# Shrimps and cichlids



## drabbers (Mar 22, 2005)

I currently have 6, 1inch amano shrimps in my 36inch tank which are living ok with a shoal of chain loach and small angels. I am looking to purchase a pair of dwarf cichlids ie Nannacara Anomala or Anomolachromis thomasi. What are you thought would these be ok or are there better dwarfs about.


----------



## JanS (Apr 14, 2004)

I'm actually surprised that your Angels haven't picked the shrimp off yet...

I've never owned the variety of dwarf's you're thinking about, but most of the dwarf's I've ever seen do a lot of poking around in the spots the shrimp like to hang out, so my guess would be that if opportunity knocked, they'd have an expensive lunch. :-s


----------



## Cavan Allen (Jul 22, 2004)

Sure, they would. I have _Apistogramma borellii_ that pick of cherry red every now and then, but there are a lot of places to hide and a swarm of cherries, so it hardly matters. There are even tiny borellii too.  
They don't bother the Amanos at all.

Things like kribs and large apistos are definitley not an option. Stick with tiny dwarfs and you'll be in good shape. _Apistogrammoides pucallpaensis_ would probably be a good choice if you could find them.


----------



## Praxx42 (Mar 4, 2005)

Will kribs really cause that much wide-scale destruction of Amanos? I've got a breeding pair in a 55 with about 50 Amanos ATM, and they *do* chase them off/around, but I've not seen a dead shrimp yet. ?


----------



## Cavan Allen (Jul 22, 2004)

I had a _P. taeniatus_ that ate a nearly full grown Amano. YMMV.


----------



## Gumby (Aug 1, 2005)

I had a customer take home a trio of Nanacaras... he brought them back the next day because they were not only eating his cherry shrimp, but beating the hell out of every fish in his tank.


----------



## Praxx42 (Mar 4, 2005)

Cavan Allen said:


> I had a _P. taeniatus_ that ate a nearly full grown Amano. YMMV.

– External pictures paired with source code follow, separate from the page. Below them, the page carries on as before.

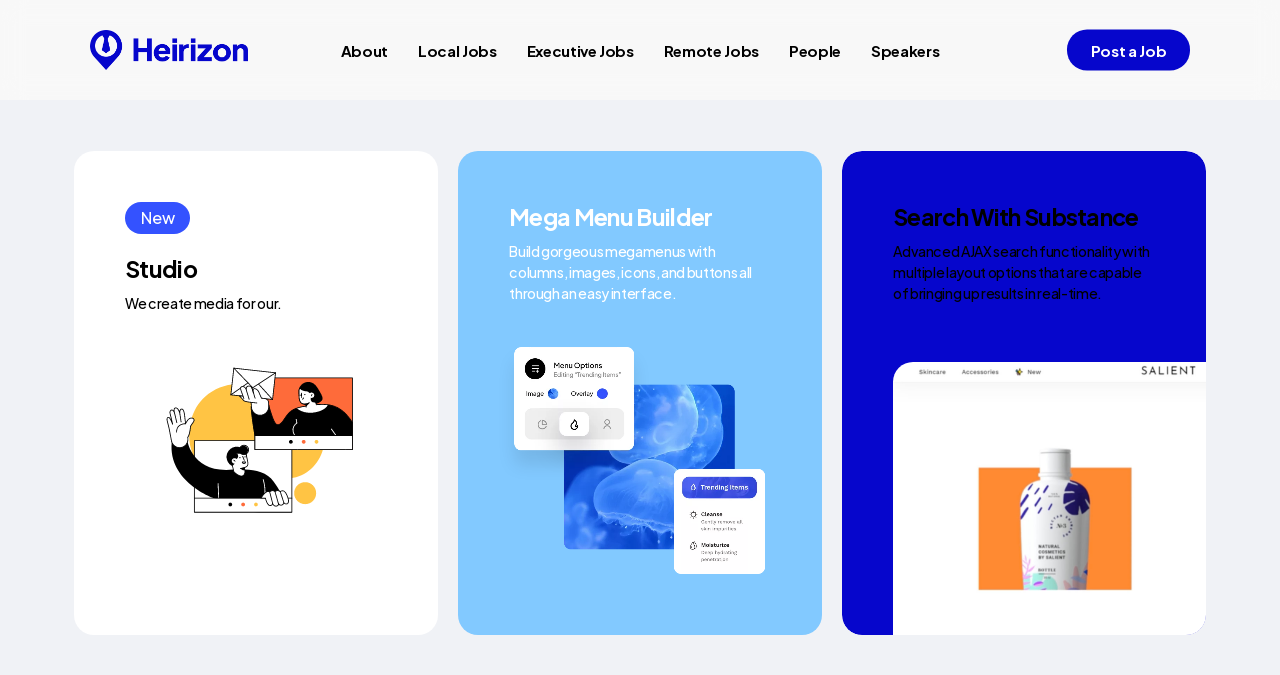

--- FILE ---
content_type: text/html
request_url: https://js.chargebee.com/assets/cbjs-2026.01.29-04.16/v2/master.html?site=heirizon&env=production
body_size: -2322
content:
<!DOCTYPE html>
<html>
  <head>
    <meta charset="UTF-8">
    <title>Chargebee</title>
  <script nonce="LNPNsJNV5bBLsbGU35xO45gw" type="text/javascript" src="https://js.chargebee.com/assets/cbjs-2026.01.29-04.16/v2/master-af97ee86791d95090e99.js"></script><script nonce="LNPNsJNV5bBLsbGU35xO45gw">window._hp_csp_nonce = "LNPNsJNV5bBLsbGU35xO45gw"</script>
</head>
  <body>
  </body>
</html>

--- FILE ---
content_type: text/css
request_url: https://corporate.heirizon.com/wp-content/uploads/salient/menu-dynamic.css?ver=92484
body_size: 998
content:
#header-outer .nectar-ext-menu-item .image-layer-outer,#header-outer .nectar-ext-menu-item .image-layer,#header-outer .nectar-ext-menu-item .color-overlay,#slide-out-widget-area .nectar-ext-menu-item .image-layer-outer,#slide-out-widget-area .nectar-ext-menu-item .color-overlay,#slide-out-widget-area .nectar-ext-menu-item .image-layer{position:absolute;top:0;left:0;width:100%;height:100%;overflow:hidden;}.nectar-ext-menu-item .inner-content{position:relative;z-index:10;width:100%;}.nectar-ext-menu-item .image-layer{background-size:cover;background-position:center;transition:opacity 0.25s ease 0.1s;}#header-outer nav .nectar-ext-menu-item .image-layer:not(.loaded){background-image:none!important;}#header-outer nav .nectar-ext-menu-item .image-layer{opacity:0;}#header-outer nav .nectar-ext-menu-item .image-layer.loaded{opacity:1;}.nectar-ext-menu-item span[class*="inherit-h"] + .menu-item-desc{margin-top:0.4rem;}#mobile-menu .nectar-ext-menu-item .title,#slide-out-widget-area .nectar-ext-menu-item .title,.nectar-ext-menu-item .menu-title-text,.nectar-ext-menu-item .menu-item-desc{position:relative;}.nectar-ext-menu-item .menu-item-desc{display:block;line-height:1.4em;}body #slide-out-widget-area .nectar-ext-menu-item .menu-item-desc{line-height:1.4em;}#mobile-menu .nectar-ext-menu-item .title,#slide-out-widget-area .nectar-ext-menu-item:not(.style-img-above-text) .title,.nectar-ext-menu-item:not(.style-img-above-text) .menu-title-text,.nectar-ext-menu-item:not(.style-img-above-text) .menu-item-desc,.nectar-ext-menu-item:not(.style-img-above-text) i:before,.nectar-ext-menu-item:not(.style-img-above-text) .svg-icon{color:#fff;}#mobile-menu .nectar-ext-menu-item.style-img-above-text .title{color:inherit;}.sf-menu li ul li a .nectar-ext-menu-item .menu-title-text:after{display:none;}.menu-item .widget-area-active[data-margin="default"] > div:not(:last-child){margin-bottom:20px;}.nectar-ext-menu-item .color-overlay{transition:opacity 0.5s cubic-bezier(.15,.75,.5,1);}.nectar-ext-menu-item:hover .hover-zoom-in-slow .image-layer{transform:scale(1.15);transition:transform 4s cubic-bezier(0.1,0.2,.7,1);}.nectar-ext-menu-item:hover .hover-zoom-in-slow .color-overlay{transition:opacity 1.5s cubic-bezier(.15,.75,.5,1);}.nectar-ext-menu-item .hover-zoom-in-slow .image-layer{transition:transform 0.5s cubic-bezier(.15,.75,.5,1);}.nectar-ext-menu-item .hover-zoom-in-slow .color-overlay{transition:opacity 0.5s cubic-bezier(.15,.75,.5,1);}.nectar-ext-menu-item:hover .hover-zoom-in .image-layer{transform:scale(1.12);}.nectar-ext-menu-item .hover-zoom-in .image-layer{transition:transform 0.5s cubic-bezier(.15,.75,.5,1);}.nectar-ext-menu-item{display:flex;text-align:left;}#slide-out-widget-area .nectar-ext-menu-item .title,#slide-out-widget-area .nectar-ext-menu-item .menu-item-desc,#slide-out-widget-area .nectar-ext-menu-item .menu-title-text,#mobile-menu .nectar-ext-menu-item .title,#mobile-menu .nectar-ext-menu-item .menu-item-desc,#mobile-menu .nectar-ext-menu-item .menu-title-text{color:inherit!important;}#slide-out-widget-area .nectar-ext-menu-item,#mobile-menu .nectar-ext-menu-item{display:block;}#slide-out-widget-area.fullscreen-alt .nectar-ext-menu-item,#slide-out-widget-area.fullscreen .nectar-ext-menu-item{text-align:center;}#header-outer .nectar-ext-menu-item.style-img-above-text .image-layer-outer,#slide-out-widget-area .nectar-ext-menu-item.style-img-above-text .image-layer-outer{position:relative;}#header-outer .nectar-ext-menu-item.style-img-above-text,#slide-out-widget-area .nectar-ext-menu-item.style-img-above-text{flex-direction:column;}@media only screen and (max-width:999px){body #header-outer #logo{position:relative;margin:10px 0;}body #header-space{height:79px;}body[data-button-style^="rounded"] #header-outer .menu-item-30 > a{border-left-width:15px;border-right-width:15px;}body[data-button-style^="rounded"] #header-outer .menu-item-30 > a:before,body[data-button-style^="rounded"] #header-outer .menu-item-30 > a:after{left:-15px;width:calc(100% + 30px);}}@media only screen and (min-width:1000px){body #header-outer .menu-item-30 > a{border-left-width:24px;border-right-width:24px;}body #header-outer #header-secondary-outer .menu-item-30 > a{border-left:12px solid transparent;border-right:12px solid transparent;}body #header-outer .menu-item-30 > a:before,body #header-outer .menu-item-30 > a:after{left:-24px;width:calc(100% + 48px);}#header-outer #header-secondary-outer .menu-item-30 > a:before,#header-outer #header-secondary-outer .menu-item-30 > a:after{left:-12px;width:calc(100% + 24px);}}#header-outer .menu-item-30 > a{border:12px solid transparent;opacity:1!important;}#header-outer #header-secondary-outer .menu-item-30 > a{border-top:0;border-bottom:0;}#header-outer #top li.menu-item-30 > a .nectar-menu-icon{transition:none;}body #header-outer[data-has-menu][data-format] header#top nav ul.sf-menu li.menu-item.menu-item-30[class*="menu-item-btn-style"] > a *:not(.char),body #header-outer[data-has-menu][data-format] header#top nav ul.sf-menu li.menu-item.menu-item-30[class*="menu-item-btn-style"] > a:hover *:not(.char){color:inherit!important;transition:none;opacity:1;}#header-outer .menu-item-30 > a,#header-outer #top nav .menu-item-30 > a,#header-outer.transparent nav > ul.sf-menu .menu-item.menu-item-30 > a,#header-outer.transparent #top nav > ul.sf-menu .menu-item.menu-item-30 > a{color:#fff!important;}#header-outer[data-has-menu="true"].transparent #top nav ul.sf-menu li.menu-item-30 > a:hover .nectar-menu-icon{color:#fff!important;}#header-outer .menu-item-30 > a:before,#header-outer .menu-item-30 > a:after{position:absolute;top:50%!important;left:-12px;width:calc(100% + 24px);height:calc(100% + 24px);content:"";display:block;z-index:-1;transform-origin:top;transform:translateY(-50%)!important;transition:opacity .45s cubic-bezier(0.25,1,0.33,1),transform .45s cubic-bezier(0.25,1,0.33,1),border-color .45s cubic-bezier(0.25,1,0.33,1),color .45s cubic-bezier(0.25,1,0.33,1),background-color .45s cubic-bezier(0.25,1,0.33,1),box-shadow .45s cubic-bezier(0.25,1,0.33,1);}#header-outer #header-secondary-outer .menu-item-30 > a:after,#header-outer #header-secondary-outer .menu-item-30 > a:before{height:calc(100% + 12px);}#header-outer .menu-item-30 > a:after{opacity:0;transition:opacity 0.3s ease,transform 0.3s ease;}#header-outer .menu-item-30 > a .menu-title-text:after{display:none!important;}#header-outer .menu-item-30 > a{color:#fff;}#header-outer .menu-item-30 > a:before{background:#0606cc;}#header-outer .menu-item-30 > a:hover:after,#header-outer .menu-item-30[class*="current"] > a:after{opacity:1;}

Turns out, my mileage didn't vary all that much. My doting krib parents have frightened all the over living creatures in the tank to the point that they won't even work: bristlenose won't come out to eat, Amanos stay hidden and don't scavenge at all.

I'm setting up another tank just for the kribs, can't bear to let them go (too damn beautiful). I guess I'll just have to go back to cleaning GSAlgae and dust algae off the glass by hand. I'd prefer to have the worker animals do it *for* me, but such is not the case.


----------